Science in Christian Perspective
Putting Things in Perspective
Wilbur L. Bullock, Editor
From: JASA 65 (June 1985): 65.
The plight of the poor, especially in Third World countries where there are so many people living in abject poverty, should be of concern to every Christian. To those of us who are in areas of science through which it might be possible to apply our expertise to change the situation, poverty, starvation, and the lack of pure water and adequate housing are a special challenge. But all aid and change is not necessarily helpful. Johan Ramon and Richard Bube discuss some approaches to responsible Christian stewardship through forms of technology that attempt to consider the social and cultural background in which these problems develop.
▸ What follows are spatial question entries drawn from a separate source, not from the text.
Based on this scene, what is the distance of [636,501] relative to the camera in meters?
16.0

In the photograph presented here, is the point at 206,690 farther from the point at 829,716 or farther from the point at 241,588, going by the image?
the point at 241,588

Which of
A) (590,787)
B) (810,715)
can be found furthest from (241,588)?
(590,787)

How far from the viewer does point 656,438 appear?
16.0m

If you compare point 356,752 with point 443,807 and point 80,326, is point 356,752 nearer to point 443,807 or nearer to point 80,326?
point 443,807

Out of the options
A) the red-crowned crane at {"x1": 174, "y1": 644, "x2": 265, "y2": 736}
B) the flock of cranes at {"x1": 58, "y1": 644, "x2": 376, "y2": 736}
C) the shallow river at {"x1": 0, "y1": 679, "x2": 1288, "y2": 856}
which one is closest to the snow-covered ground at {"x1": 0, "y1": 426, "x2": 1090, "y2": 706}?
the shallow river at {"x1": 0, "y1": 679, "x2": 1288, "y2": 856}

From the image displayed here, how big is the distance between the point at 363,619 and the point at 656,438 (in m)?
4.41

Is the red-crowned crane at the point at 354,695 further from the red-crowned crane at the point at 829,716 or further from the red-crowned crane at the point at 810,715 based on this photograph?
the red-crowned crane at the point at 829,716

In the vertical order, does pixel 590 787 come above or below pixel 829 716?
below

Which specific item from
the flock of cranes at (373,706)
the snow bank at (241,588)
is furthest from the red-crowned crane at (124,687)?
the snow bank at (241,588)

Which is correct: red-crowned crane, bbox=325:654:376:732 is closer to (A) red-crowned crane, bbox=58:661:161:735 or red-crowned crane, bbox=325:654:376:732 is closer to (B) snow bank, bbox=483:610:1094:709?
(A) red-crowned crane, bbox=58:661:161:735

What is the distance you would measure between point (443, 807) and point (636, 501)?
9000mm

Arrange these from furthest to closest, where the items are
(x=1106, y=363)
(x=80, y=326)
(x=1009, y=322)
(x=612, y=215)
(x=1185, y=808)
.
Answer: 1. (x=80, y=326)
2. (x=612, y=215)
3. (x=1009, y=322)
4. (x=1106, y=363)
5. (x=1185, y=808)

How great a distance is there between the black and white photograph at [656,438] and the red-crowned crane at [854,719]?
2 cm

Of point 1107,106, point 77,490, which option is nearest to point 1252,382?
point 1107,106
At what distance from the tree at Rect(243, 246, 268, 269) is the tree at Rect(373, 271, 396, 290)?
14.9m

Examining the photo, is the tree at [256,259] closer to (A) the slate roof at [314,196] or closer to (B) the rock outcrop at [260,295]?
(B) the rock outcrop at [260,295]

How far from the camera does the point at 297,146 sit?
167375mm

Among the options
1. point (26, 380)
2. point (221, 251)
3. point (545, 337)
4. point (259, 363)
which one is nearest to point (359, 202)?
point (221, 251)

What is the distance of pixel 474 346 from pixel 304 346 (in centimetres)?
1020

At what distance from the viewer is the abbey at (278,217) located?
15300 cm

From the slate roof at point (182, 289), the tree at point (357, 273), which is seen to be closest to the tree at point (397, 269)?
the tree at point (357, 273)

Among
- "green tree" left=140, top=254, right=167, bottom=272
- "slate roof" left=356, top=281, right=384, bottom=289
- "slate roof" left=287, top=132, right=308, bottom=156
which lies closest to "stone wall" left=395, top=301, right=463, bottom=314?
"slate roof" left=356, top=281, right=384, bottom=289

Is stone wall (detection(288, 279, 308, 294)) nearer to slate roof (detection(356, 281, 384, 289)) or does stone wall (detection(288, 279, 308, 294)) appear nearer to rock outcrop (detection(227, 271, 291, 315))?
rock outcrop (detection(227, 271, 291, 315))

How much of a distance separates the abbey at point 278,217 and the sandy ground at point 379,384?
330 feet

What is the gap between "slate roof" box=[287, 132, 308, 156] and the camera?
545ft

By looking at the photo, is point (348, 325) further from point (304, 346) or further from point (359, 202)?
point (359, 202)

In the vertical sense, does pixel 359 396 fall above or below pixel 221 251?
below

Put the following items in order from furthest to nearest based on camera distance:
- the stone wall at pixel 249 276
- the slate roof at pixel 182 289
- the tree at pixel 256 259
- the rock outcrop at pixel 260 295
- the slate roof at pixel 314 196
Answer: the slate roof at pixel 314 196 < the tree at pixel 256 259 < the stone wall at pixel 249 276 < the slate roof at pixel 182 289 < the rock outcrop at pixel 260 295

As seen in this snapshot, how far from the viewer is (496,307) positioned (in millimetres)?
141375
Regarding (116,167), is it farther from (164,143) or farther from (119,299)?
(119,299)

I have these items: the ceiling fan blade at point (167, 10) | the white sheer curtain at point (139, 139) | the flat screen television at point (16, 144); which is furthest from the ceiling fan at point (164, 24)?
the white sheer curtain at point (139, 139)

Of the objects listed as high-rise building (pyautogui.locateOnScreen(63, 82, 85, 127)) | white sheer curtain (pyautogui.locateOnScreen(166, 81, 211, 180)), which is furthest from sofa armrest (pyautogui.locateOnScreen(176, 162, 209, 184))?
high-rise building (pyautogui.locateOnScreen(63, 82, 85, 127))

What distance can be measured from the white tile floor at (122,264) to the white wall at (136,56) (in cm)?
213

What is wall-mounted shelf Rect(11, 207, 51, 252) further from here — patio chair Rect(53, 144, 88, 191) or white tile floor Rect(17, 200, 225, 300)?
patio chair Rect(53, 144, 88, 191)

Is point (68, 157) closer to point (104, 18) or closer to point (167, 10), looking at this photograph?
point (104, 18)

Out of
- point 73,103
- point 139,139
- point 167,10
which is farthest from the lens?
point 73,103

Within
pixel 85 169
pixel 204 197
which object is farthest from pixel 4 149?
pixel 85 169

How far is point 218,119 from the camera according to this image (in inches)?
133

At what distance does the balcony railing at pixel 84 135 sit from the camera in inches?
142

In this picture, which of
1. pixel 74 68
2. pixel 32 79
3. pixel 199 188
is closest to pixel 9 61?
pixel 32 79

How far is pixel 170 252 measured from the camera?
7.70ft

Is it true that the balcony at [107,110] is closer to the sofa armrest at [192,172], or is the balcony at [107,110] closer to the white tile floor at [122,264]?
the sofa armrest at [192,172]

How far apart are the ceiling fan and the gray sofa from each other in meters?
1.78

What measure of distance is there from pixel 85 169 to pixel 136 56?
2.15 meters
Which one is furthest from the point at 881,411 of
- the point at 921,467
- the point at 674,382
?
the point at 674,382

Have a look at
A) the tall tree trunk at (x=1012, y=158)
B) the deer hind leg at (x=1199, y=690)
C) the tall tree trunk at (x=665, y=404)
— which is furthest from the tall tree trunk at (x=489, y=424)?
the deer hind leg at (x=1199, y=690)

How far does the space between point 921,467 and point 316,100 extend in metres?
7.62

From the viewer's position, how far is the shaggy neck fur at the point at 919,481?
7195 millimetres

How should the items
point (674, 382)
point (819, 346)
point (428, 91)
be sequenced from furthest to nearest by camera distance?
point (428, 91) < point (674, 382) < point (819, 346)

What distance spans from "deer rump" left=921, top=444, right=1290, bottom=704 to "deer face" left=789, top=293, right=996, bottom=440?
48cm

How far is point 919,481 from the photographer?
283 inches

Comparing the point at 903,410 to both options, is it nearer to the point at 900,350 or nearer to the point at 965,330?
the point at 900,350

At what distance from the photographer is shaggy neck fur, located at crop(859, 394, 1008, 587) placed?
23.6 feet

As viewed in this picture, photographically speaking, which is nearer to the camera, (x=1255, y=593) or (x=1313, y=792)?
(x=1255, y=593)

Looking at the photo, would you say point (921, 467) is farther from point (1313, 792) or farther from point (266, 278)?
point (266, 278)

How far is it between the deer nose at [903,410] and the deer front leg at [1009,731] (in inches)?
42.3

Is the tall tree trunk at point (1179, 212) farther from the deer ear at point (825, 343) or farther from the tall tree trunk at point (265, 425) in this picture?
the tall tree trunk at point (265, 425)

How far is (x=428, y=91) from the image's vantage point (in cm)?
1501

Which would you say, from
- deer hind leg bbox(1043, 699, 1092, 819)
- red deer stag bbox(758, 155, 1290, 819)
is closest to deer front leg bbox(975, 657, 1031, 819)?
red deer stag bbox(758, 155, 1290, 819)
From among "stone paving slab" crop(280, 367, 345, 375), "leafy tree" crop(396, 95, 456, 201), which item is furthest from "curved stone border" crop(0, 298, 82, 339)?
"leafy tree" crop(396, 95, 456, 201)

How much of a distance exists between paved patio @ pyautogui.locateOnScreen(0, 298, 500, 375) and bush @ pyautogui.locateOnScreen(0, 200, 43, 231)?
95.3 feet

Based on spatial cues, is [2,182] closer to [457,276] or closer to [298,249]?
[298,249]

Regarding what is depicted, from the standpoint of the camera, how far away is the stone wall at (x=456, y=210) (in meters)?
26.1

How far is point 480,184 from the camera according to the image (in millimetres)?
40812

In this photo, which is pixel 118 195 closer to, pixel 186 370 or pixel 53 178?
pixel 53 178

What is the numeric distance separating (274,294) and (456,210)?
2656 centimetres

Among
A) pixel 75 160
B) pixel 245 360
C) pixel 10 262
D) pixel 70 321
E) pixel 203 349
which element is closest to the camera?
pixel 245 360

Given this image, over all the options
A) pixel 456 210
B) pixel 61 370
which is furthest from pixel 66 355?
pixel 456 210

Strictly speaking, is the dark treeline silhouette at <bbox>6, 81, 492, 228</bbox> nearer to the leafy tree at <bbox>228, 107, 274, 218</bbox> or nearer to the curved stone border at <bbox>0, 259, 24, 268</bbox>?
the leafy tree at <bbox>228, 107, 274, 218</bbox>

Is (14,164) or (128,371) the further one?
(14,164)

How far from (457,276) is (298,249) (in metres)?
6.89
Charles Flynn looks at some of the deterministic theories that play an important role in more general social and economic theory. In addition to an evaluation of determinism in its several forms, he shows us some of the ways in which these theories can challenge us as Christians to live out our faith in a more biblical manner. In a somewhat similar vein, Michael Boivin examines behavioristic psychology and concludes that 11 the tensions between a behavioral and a biblical view of man are not as great as commonly supposed." The general premise of both of these papers is that we still have something to learn, even from the advocates of theories that are, for the most part, unchristian.
On the lighter side, Harold Hartzler, former president and first Executive Secretary of ASA, reminisces on his forty years with ASA. This paper was read at our meeting in Newberg, Oregon in August, 1983. To long time members of ASA Harold gives us a refresher course in some of the people and events in our last forty years. To younger readers Harold provides useful insight into how we arrived at where we are in relation to some of our practices and concerns.
Among our Communications, D.K. Pace discusses the potential of the Christian gospel to rehabilitate criminals. In the light of the biblical mandate to be concerned for the prisoner, as well as the several current Christian prison ministries, Dr. Pace has given us some valuable insights through his research.
Most of us are not familiar with the content of the Book of Mormon, a religious document considered inspired by a small but significant minority in our society. Tom Key provides us with an interesting commentary on some of the biological errors and inconsistencies in this religious book.
Last but not least, Raymond Seeger shares three more of his short insights into the lives of great scientists with particular emphasis on some of their religious beliefs and attitudes.